#### Provided data:
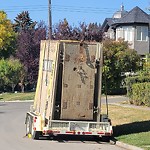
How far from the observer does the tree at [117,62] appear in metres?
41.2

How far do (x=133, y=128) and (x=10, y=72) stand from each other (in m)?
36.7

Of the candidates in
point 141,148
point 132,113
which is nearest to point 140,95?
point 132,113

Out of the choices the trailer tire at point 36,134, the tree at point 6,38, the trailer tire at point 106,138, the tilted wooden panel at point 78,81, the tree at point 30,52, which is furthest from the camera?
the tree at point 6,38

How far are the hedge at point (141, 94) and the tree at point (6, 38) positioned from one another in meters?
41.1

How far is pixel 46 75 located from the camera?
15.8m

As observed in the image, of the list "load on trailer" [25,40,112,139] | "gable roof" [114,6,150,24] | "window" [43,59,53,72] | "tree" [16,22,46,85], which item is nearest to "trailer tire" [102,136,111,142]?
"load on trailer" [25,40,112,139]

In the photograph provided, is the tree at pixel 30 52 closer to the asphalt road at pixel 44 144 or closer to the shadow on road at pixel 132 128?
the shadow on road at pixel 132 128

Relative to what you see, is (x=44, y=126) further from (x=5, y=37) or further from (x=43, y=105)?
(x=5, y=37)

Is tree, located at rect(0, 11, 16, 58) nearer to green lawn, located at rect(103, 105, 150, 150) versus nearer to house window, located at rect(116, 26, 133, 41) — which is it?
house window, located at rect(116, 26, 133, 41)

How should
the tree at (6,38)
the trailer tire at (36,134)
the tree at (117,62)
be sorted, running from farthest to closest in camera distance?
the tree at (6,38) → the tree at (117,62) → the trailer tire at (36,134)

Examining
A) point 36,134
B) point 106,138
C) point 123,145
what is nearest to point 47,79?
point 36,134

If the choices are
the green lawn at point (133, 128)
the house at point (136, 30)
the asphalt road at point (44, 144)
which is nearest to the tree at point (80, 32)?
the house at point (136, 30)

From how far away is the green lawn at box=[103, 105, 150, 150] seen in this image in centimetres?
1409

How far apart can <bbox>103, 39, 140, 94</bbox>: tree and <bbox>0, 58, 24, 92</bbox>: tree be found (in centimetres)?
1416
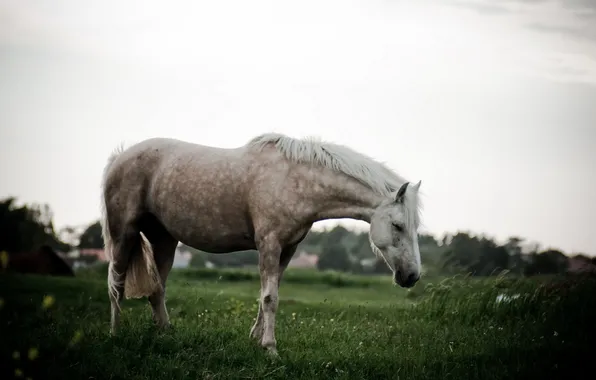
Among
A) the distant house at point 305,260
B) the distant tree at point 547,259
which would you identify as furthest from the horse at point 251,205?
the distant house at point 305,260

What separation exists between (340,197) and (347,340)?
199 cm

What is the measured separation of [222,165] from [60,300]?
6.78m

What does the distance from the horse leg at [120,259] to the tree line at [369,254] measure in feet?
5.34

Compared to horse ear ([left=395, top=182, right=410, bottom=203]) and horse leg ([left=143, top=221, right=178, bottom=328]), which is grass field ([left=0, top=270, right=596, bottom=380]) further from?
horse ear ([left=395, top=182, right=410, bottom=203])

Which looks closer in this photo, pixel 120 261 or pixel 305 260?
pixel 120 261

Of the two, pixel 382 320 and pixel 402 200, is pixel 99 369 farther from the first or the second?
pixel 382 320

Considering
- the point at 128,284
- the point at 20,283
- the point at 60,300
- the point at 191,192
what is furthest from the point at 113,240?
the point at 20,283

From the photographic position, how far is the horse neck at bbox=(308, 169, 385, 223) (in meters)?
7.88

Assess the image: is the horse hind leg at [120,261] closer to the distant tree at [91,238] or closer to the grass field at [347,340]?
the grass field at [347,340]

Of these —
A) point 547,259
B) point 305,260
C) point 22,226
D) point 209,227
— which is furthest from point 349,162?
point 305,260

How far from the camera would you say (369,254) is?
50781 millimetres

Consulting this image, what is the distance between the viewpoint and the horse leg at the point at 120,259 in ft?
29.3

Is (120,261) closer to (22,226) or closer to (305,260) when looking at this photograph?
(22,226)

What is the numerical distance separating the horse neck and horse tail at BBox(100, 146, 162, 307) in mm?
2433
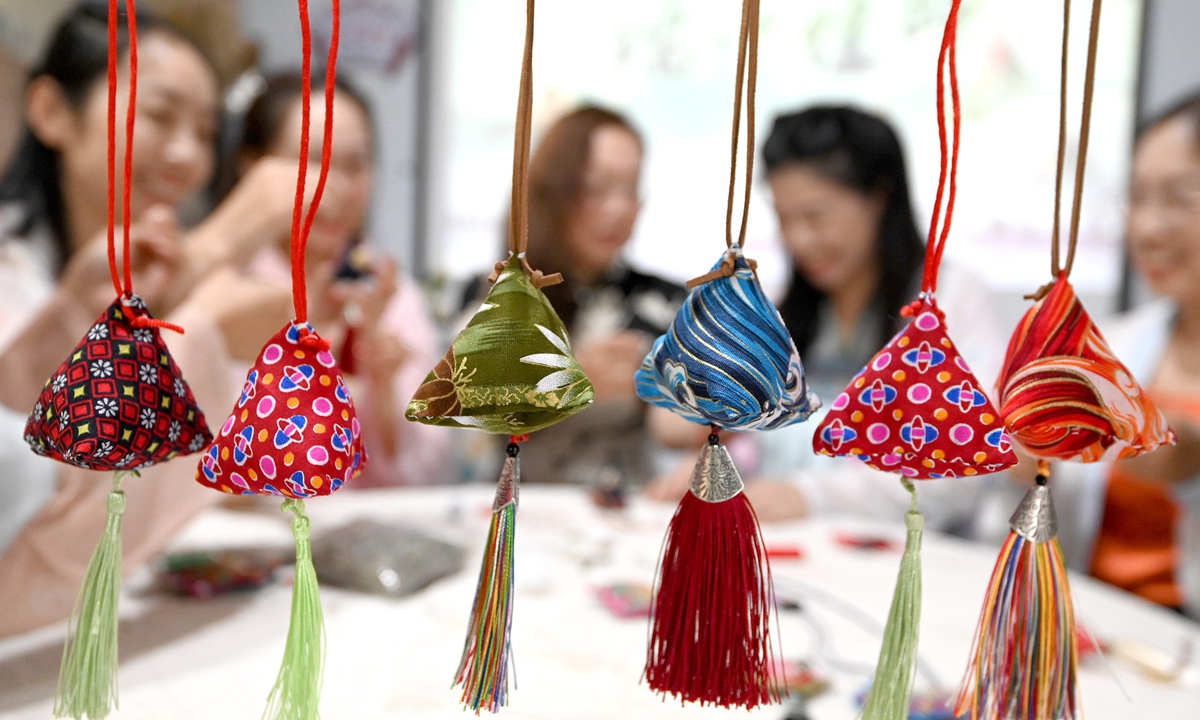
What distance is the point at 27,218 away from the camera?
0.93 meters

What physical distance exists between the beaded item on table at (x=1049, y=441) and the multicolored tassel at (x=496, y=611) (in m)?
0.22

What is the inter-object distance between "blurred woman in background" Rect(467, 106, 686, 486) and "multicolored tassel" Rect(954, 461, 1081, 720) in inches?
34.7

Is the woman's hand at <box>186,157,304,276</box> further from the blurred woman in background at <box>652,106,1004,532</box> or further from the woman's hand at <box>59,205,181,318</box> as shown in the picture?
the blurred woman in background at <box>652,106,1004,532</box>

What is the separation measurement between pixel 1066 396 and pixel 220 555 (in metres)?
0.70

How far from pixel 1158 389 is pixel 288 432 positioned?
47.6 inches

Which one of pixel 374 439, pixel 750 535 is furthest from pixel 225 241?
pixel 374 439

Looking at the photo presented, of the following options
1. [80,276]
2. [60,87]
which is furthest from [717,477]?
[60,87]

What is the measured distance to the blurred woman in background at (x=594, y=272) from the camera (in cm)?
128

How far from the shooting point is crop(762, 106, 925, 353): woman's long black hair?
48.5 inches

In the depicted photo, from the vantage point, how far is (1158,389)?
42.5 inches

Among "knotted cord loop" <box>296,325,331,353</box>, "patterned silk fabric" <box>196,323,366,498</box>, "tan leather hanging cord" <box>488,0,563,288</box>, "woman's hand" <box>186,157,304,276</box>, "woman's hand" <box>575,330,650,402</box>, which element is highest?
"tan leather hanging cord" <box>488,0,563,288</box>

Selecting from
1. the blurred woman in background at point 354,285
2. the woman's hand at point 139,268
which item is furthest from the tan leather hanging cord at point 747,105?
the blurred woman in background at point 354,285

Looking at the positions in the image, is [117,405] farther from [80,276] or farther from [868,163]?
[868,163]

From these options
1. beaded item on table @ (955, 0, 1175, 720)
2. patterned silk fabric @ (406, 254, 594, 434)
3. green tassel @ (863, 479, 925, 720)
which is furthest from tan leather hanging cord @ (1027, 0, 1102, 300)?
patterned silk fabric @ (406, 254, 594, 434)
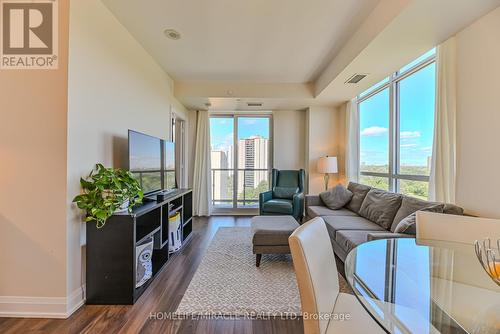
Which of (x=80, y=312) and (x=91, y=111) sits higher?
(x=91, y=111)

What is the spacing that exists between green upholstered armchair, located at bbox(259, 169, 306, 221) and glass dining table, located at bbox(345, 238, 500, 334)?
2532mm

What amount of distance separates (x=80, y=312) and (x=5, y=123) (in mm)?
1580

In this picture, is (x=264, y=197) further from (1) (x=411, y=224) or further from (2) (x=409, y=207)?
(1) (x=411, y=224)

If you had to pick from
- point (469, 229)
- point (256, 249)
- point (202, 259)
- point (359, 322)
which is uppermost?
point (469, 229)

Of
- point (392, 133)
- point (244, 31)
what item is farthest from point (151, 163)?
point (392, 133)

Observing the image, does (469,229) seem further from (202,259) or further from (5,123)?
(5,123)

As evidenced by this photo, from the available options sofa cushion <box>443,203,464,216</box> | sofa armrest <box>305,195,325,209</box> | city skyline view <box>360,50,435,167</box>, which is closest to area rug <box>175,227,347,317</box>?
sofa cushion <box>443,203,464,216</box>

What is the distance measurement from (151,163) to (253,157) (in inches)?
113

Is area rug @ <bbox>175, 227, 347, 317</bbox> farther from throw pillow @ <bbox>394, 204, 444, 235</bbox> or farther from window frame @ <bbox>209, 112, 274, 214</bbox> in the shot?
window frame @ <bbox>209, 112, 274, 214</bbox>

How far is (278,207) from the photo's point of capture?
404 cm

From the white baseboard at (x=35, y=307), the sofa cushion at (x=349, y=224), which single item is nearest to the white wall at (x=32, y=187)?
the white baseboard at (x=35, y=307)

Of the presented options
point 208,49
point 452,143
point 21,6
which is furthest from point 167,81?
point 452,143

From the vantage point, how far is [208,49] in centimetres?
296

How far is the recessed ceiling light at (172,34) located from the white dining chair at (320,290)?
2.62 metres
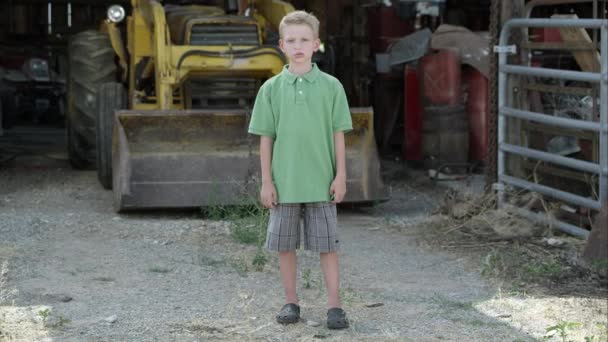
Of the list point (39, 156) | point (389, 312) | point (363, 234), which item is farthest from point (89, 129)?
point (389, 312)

#### What is needed:
Convert every line of the rows above into a JSON list of strings, one string per line, skipping blank lines and leaving out the picture lines.

#### Reply to the exercise:
[
  "How far from the observer does the tree at [117,62] appear in metres?",
  "41.2",
  "How far do (x=133, y=128) and (x=10, y=72) stand from each other (in m)?",
  "36.7",
  "Of the candidates in",
  "point 141,148",
  "point 132,113",
  "which is nearest to point 140,95?",
  "point 132,113",
  "Out of the choices the trailer tire at point 36,134, the tree at point 6,38, the trailer tire at point 106,138, the tilted wooden panel at point 78,81, the tree at point 30,52, which is furthest from the camera?",
  "the tree at point 6,38",
  "How far are the hedge at point (141, 94) and the tree at point (6, 38) positioned from one another in meters?",
  "41.1",
  "How far is pixel 46 75 located from the camera?",
  "15.8m",
  "As observed in the image, of the list \"load on trailer\" [25,40,112,139] | \"gable roof\" [114,6,150,24] | \"window\" [43,59,53,72] | \"tree\" [16,22,46,85], which item is nearest to \"trailer tire\" [102,136,111,142]?",
  "\"load on trailer\" [25,40,112,139]",
  "In the photograph provided, is the tree at pixel 30 52 closer to the asphalt road at pixel 44 144 or closer to the shadow on road at pixel 132 128?",
  "the shadow on road at pixel 132 128",
  "Relative to what you see, is (x=44, y=126) further from (x=5, y=37) or further from (x=43, y=105)?",
  "(x=5, y=37)",
  "Is tree, located at rect(0, 11, 16, 58) nearer to green lawn, located at rect(103, 105, 150, 150) versus nearer to house window, located at rect(116, 26, 133, 41) — which is it?",
  "house window, located at rect(116, 26, 133, 41)",
  "How should",
  "the tree at (6,38)",
  "the trailer tire at (36,134)",
  "the tree at (117,62)",
  "be sorted, running from farthest to closest in camera distance?",
  "the tree at (6,38) → the tree at (117,62) → the trailer tire at (36,134)",
  "Examining",
  "A) point 36,134",
  "B) point 106,138",
  "C) point 123,145",
  "what is nearest to point 47,79?",
  "point 36,134",
  "If the choices are",
  "the green lawn at point (133, 128)",
  "the house at point (136, 30)",
  "the asphalt road at point (44, 144)",
  "which is nearest to the tree at point (80, 32)?",
  "the house at point (136, 30)",
  "From how far away is the green lawn at box=[103, 105, 150, 150] seen in this image in centimetres?",
  "1409",
  "How far apart can <bbox>103, 39, 140, 94</bbox>: tree and <bbox>0, 58, 24, 92</bbox>: tree be found (in centimetres)?",
  "1416",
  "Among",
  "A) the distant house at point 305,260",
  "B) the distant tree at point 547,259",
  "which would you identify as furthest from the horse at point 251,205?",
  "the distant house at point 305,260",
  "What separation exists between (340,197) and (347,340)?",
  "199 cm",
  "What is the measured separation of [222,165] from [60,300]?",
  "6.78m",
  "What does the distance from the horse leg at [120,259] to the tree line at [369,254] measure in feet?",
  "5.34",
  "Compared to horse ear ([left=395, top=182, right=410, bottom=203]) and horse leg ([left=143, top=221, right=178, bottom=328]), which is grass field ([left=0, top=270, right=596, bottom=380]) further from?",
  "horse ear ([left=395, top=182, right=410, bottom=203])",
  "Which looks closer in this photo, pixel 120 261 or pixel 305 260?",
  "pixel 120 261",
  "Of the two, pixel 382 320 and pixel 402 200, is pixel 99 369 farther from the first or the second?",
  "pixel 382 320",
  "Considering",
  "- the point at 128,284",
  "- the point at 20,283",
  "- the point at 60,300",
  "- the point at 191,192",
  "what is furthest from the point at 113,240?",
  "the point at 20,283",
  "From the photographic position, how far is the horse neck at bbox=(308, 169, 385, 223) (in meters)?",
  "7.88",
  "Assess the image: is the horse hind leg at [120,261] closer to the distant tree at [91,238] or closer to the grass field at [347,340]?",
  "the grass field at [347,340]",
  "Of these —",
  "A) point 547,259",
  "B) point 305,260",
  "C) point 22,226",
  "D) point 209,227",
  "— which is furthest from point 349,162?",
  "point 305,260",
  "How far from the camera would you say (369,254) is?",
  "50781 millimetres",
  "Consulting this image, what is the distance between the viewpoint and the horse leg at the point at 120,259 in ft?",
  "29.3",
  "Is (120,261) closer to (22,226) or closer to (305,260) when looking at this photograph?",
  "(22,226)",
  "What is the numerical distance separating the horse neck and horse tail at BBox(100, 146, 162, 307) in mm?",
  "2433",
  "What distance is the point at 27,218 away from the camera?",
  "0.93 meters",
  "What physical distance exists between the beaded item on table at (x=1049, y=441) and the multicolored tassel at (x=496, y=611) (in m)?",
  "0.22",
  "What is the inter-object distance between \"blurred woman in background\" Rect(467, 106, 686, 486) and \"multicolored tassel\" Rect(954, 461, 1081, 720) in inches?",
  "34.7",
  "Is the woman's hand at <box>186,157,304,276</box> further from the blurred woman in background at <box>652,106,1004,532</box> or further from the woman's hand at <box>59,205,181,318</box> as shown in the picture?",
  "the blurred woman in background at <box>652,106,1004,532</box>",
  "What is the separation measurement between pixel 1066 396 and pixel 220 555 (in metres)?",
  "0.70",
  "How far from pixel 1158 389 is pixel 288 432 positioned?",
  "47.6 inches",
  "Which one of pixel 374 439, pixel 750 535 is furthest from pixel 225 241?",
  "pixel 374 439",
  "Looking at the photo presented, of the following options",
  "1. [80,276]",
  "2. [60,87]",
  "which is furthest from [717,477]?",
  "[60,87]",
  "What is the measured distance to the blurred woman in background at (x=594, y=272) from the camera (in cm)?",
  "128",
  "How far from the shooting point is crop(762, 106, 925, 353): woman's long black hair?",
  "48.5 inches",
  "In the depicted photo, from the vantage point, how far is (1158,389)?",
  "42.5 inches",
  "Among \"knotted cord loop\" <box>296,325,331,353</box>, \"patterned silk fabric\" <box>196,323,366,498</box>, \"tan leather hanging cord\" <box>488,0,563,288</box>, \"woman's hand\" <box>186,157,304,276</box>, \"woman's hand\" <box>575,330,650,402</box>, which element is highest?",
  "\"tan leather hanging cord\" <box>488,0,563,288</box>",
  "Selecting from",
  "1. the blurred woman in background at point 354,285",
  "2. the woman's hand at point 139,268",
  "which item is furthest from the tan leather hanging cord at point 747,105?",
  "the blurred woman in background at point 354,285",
  "Looking at the positions in the image, is [117,405] farther from [80,276] or farther from [868,163]?",
  "[868,163]",
  "From these options",
  "1. beaded item on table @ (955, 0, 1175, 720)",
  "2. patterned silk fabric @ (406, 254, 594, 434)",
  "3. green tassel @ (863, 479, 925, 720)",
  "which is furthest from tan leather hanging cord @ (1027, 0, 1102, 300)?",
  "patterned silk fabric @ (406, 254, 594, 434)",
  "Which of (x=80, y=312) and (x=91, y=111) sits higher?",
  "(x=91, y=111)",
  "What is the spacing that exists between green upholstered armchair, located at bbox(259, 169, 306, 221) and glass dining table, located at bbox(345, 238, 500, 334)?",
  "2532mm",
  "What amount of distance separates (x=80, y=312) and (x=5, y=123) (in mm)?",
  "1580",
  "In this picture, is (x=264, y=197) further from (1) (x=411, y=224) or further from (2) (x=409, y=207)?",
  "(1) (x=411, y=224)",
  "If you had to pick from",
  "- point (469, 229)",
  "- point (256, 249)",
  "- point (202, 259)",
  "- point (359, 322)",
  "which is uppermost?",
  "point (469, 229)",
  "Of",
  "- point (392, 133)",
  "- point (244, 31)",
  "what item is farthest from point (151, 163)?",
  "point (392, 133)",
  "Observing the image, does (469,229) seem further from (202,259) or further from (5,123)?",
  "(5,123)",
  "As evidenced by this photo, from the available options sofa cushion <box>443,203,464,216</box> | sofa armrest <box>305,195,325,209</box> | city skyline view <box>360,50,435,167</box>, which is closest to area rug <box>175,227,347,317</box>?",
  "sofa cushion <box>443,203,464,216</box>",
  "What is the distance measurement from (151,163) to (253,157) (in inches)?",
  "113",
  "Is area rug @ <bbox>175, 227, 347, 317</bbox> farther from throw pillow @ <bbox>394, 204, 444, 235</bbox> or farther from window frame @ <bbox>209, 112, 274, 214</bbox> in the shot?",
  "window frame @ <bbox>209, 112, 274, 214</bbox>",
  "How far is (278,207) from the photo's point of capture?",
  "404 cm",
  "From the white baseboard at (x=35, y=307), the sofa cushion at (x=349, y=224), which single item is nearest to the white wall at (x=32, y=187)?",
  "the white baseboard at (x=35, y=307)",
  "Of the presented options",
  "point 208,49",
  "point 452,143",
  "point 21,6",
  "which is furthest from point 167,81?",
  "point 452,143",
  "From the vantage point, how far is [208,49] in centimetres?",
  "296",
  "How far is the recessed ceiling light at (172,34) located from the white dining chair at (320,290)?",
  "2.62 metres",
  "Of the list point (39, 156) | point (389, 312) | point (363, 234), which item is farthest from point (89, 129)?",
  "point (389, 312)"
]